Tuesday, May 9, 2006
111

Molecular Epidemiology, Venue Networks, and Risk Factors for Outbreak Strains of Fluoroquinolone Resistant Neisseria gonorrhoeae in California

Sheldon R. Morris1, Heidi M. Bauer1, Joan Knapp2, David Trees2, Paul Hannah3, Doug Moore3, Susan Wang4, and Gail Bolan1. (1) STD Control Branch, California Department of Health Services, Richmond, CA, USA, (2) Division of STD Prevention, Centers for Disease Control and Prevention, Atlanta, GA, USA, (3) Orange County Public Health Laboratory, Santa Ana, CA, (4) Division of Viral Hepatitis, Centers for Disease Control and Prevention, Atlanta, GA, USA


Background:
Identifying outbreaks in the appropriate at-risk populations could lead to more effective interventions. Molecular typing and network analysis are methods of interest to achieve this in STD control.

Objective:
To use strain typing to describe an outbreak of fluoroquinolone resistant Neisseria gonorrhoeae (QRNG) in California within the context of contact tracing, venue network mapping, and risk factor analysis.

Method:
82 QRNG cases between January 2000 and June 2002 were identified by sentinel surveillance. Epidemiologic information was collected from medical charts, field records, and, after January 2001, interviews. QRNG strain types were defined by auxotype, serovar, Lip, gyrA and parC genotypes (ASLGP), antibiograms, and pulsed-field gel electrophoresis (PFGE).

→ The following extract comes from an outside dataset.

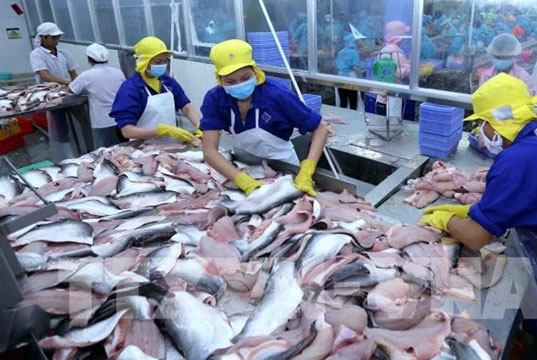 Seafood sectors urged to diversify products
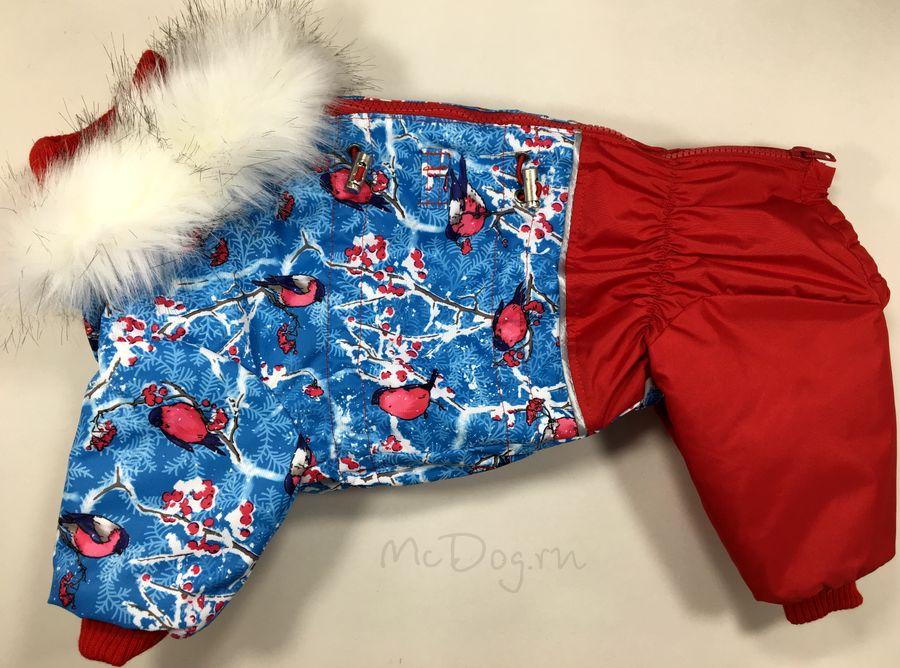 """Зимний комбинезон для собак McDog """"Снегири с красным"""""""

A network map of cases by strain type was created for the outbreak connecting contacts and venues where cases met partners in the past three months. Risk factors associated with outbreak strains were determined using multivariate regression analysis.

Result:
Twenty ASLGP strain types were identified. Two outbreak strain types accounted for 70% of cases. Seven dyads and one triad were identified from contact tracing. With addition of epidemiological data on venues (including clubs, bathhouses and internet sites) there was a core group of 17. Strain typing supported the connection of the members of the core group (17) and an additional 36 cases for a total of 54. An outbreak strain was associated with men who have sex with men with an adjusted odds ratio 25.0 (95% CI 2.0-312); whereas travel history was a negative predictor with an adjusted odds ratio 0.1 (95% CI 0.0-0.7).

Conclusion:
Strain typing can help distinguish outbreak cases from background cases and may allow more targeted intervention strategies. Mapping venue networks may identify sites with priority for intervention.

Implications:
Use of strain typing and network mapping may improve efficiency of disease outbreak control, however they need to available in a timely fashion.